PATTERN Cited by 1 source
Explicit timeout on remote calls¶
Pattern¶
Set both the connection timeout and the request timeout explicitly on every remote call. Never rely on library defaults; never leave a timeout unset on the theory that "it probably won't matter." Every outbound HTTP, gRPC, database, and RPC client gets both numbers written down, checked into source, and reviewed alongside the downstream it targets.
Zalando's timeouts post names this as the house-style rule:
"The default timeout is your enemy, always set timeouts explicitly!" (Source: sources/2023-07-25-zalando-all-you-need-to-know-about-timeouts)
Motivation¶
Library defaults are chosen for maximum compatibility, not for production use. The Zalando post cites the canonical anti-example:
"For example for native java HttpClient the default connection/request timeout is infinite, which is unlikely within your SLA :)"
Other common offenders:
- libcurl default connect-timeout of 300 s.
- Java URLConnection default of infinite on most JVMs.
- Many database drivers default to no query timeout.
- requests.get(url) in Python has no default timeout.
A service inheriting any of these will, eventually, be taken out by a single stuck downstream: see concepts/thread-pool-exhaustion and concepts/connection-pool-exhaustion.
Shape¶
Two timeouts, sized independently:
- Connection timeout — bounded by network RTT; commonly RTT × 3.
- Request timeout — bounded by measured downstream latency percentiles via shadow-mode metric collection, sized to the chosen false-timeout rate.
Sizing the two together is a named anti-pattern: connection establishment and downstream work are bounded by different physical processes and should be configured separately.
Enforcement¶
- Code review: every new outbound client gets a timeout pair explicitly in the reviewer's checklist.
- Static analysis: lint rules flag client constructions that omit timeout configuration.
- Integration tests: test that a dead downstream causes a fast failure (bounded wall-clock) rather than hanging.
- Template / scaffolding: service templates ship with opinionated timeouts already set so new services inherit the discipline.
Trade-offs¶
Explicit timeouts surface latency decisions into code-review conversations rather than leaving them as accidental consequences of library defaults.

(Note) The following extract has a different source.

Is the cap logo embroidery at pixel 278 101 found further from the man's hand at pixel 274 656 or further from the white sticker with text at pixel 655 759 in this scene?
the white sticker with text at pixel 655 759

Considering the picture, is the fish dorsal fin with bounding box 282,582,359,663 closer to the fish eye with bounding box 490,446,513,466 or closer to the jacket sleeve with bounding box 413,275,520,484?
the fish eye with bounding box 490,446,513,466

The cost is that timeout numbers must be maintained — when a downstream's real p99.9 shifts, the caller's timeout must be re-visited.
Related¶
- concepts/connection-timeout / concepts/request-timeout — the two bounds this pattern requires.

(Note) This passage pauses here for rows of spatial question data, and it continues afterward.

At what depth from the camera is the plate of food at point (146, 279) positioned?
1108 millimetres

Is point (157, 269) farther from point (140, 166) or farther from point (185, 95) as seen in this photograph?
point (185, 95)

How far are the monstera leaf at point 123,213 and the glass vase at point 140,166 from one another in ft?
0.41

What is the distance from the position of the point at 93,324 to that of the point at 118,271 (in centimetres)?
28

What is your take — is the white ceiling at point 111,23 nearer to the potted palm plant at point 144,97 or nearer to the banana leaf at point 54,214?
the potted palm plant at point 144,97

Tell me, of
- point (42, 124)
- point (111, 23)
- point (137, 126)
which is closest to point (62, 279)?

- concepts/fail-fast-principle — the design principle motivating the pattern.
- concepts/thread-pool-exhaustion — the failure mode unbounded waits produce.
- patterns/connection-timeout-rtt-times-three — the sizing heuristic for the connection half.
- patterns/time-limiter-wrapping-chained-calls — the extension for chained calls.
- patterns/retry-on-5xx-not-4xx / patterns/circuit-breaker — companions for what to do when a timeout fires.
Seen in¶
- sources/2023-07-25-zalando-all-you-need-to-know-about-timeouts — canonical wiki home. Zalando house-style rule.